Exercise
The expected output is exactly the lines below, starting at the line with "Embedding alignment (EA-EMR)" and ending at the line with "Answer (YES/NO): YES", both included; no other line belongs in it.

━━━━━ Materials provided

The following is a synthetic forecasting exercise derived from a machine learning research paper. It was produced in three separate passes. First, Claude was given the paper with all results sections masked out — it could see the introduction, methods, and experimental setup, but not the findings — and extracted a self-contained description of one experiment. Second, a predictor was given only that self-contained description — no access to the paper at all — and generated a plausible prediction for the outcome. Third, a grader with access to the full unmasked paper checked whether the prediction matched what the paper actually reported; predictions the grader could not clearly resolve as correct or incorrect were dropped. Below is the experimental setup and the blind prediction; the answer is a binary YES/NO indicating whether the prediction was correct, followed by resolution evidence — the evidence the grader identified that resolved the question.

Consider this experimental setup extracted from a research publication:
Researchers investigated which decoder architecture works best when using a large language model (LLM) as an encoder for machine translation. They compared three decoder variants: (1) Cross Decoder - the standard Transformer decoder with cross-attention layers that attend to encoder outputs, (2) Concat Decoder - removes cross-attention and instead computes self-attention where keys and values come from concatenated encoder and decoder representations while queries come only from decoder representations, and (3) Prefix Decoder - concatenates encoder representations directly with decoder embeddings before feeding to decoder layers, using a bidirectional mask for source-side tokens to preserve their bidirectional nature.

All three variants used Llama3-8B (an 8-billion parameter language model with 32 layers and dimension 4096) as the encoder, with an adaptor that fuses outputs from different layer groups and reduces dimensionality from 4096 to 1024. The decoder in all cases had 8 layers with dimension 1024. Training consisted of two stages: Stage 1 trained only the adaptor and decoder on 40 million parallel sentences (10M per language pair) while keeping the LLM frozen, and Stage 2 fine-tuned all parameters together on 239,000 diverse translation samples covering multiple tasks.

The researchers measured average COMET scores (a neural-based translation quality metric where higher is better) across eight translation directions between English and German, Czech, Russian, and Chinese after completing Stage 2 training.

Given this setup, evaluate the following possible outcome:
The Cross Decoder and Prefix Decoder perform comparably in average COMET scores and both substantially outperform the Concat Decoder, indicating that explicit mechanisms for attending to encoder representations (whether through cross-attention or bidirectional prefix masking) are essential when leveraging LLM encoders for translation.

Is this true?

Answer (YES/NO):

━━━━━━━━━━
━━━━━ Materials provided

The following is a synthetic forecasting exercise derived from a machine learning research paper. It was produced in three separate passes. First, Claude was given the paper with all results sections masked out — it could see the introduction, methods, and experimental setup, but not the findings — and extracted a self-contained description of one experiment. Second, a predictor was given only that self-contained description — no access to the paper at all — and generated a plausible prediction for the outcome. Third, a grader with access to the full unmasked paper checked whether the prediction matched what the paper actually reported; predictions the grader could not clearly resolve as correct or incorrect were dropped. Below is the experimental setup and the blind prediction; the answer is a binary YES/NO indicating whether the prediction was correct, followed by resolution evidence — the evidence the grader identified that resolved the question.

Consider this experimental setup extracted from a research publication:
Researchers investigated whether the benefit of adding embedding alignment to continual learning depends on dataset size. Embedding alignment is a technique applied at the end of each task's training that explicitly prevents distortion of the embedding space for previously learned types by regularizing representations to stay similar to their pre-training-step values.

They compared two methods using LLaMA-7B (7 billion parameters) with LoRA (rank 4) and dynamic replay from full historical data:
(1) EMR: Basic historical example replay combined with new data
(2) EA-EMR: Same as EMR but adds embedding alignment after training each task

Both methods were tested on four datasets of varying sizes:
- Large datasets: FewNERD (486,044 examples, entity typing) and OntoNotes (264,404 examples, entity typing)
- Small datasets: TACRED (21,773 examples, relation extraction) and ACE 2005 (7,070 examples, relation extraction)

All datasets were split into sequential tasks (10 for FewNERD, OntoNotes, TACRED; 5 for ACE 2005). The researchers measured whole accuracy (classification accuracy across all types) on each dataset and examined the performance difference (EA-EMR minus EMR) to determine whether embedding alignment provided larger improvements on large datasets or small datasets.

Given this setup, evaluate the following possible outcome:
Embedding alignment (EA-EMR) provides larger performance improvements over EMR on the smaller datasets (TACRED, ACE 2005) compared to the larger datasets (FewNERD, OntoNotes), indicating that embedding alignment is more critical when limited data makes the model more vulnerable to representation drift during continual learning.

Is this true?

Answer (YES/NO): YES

━━━━━━━━━━

Answer space
Embedding alignment (EA-EMR) provides larger performance improvements over EMR on the smaller datasets (TACRED, ACE 2005) compared to the larger datasets (FewNERD, OntoNotes), indicating that embedding alignment is more critical when limited data makes the model more vulnerable to representation drift during continual learning.

Is this true?

Answer (YES/NO): YES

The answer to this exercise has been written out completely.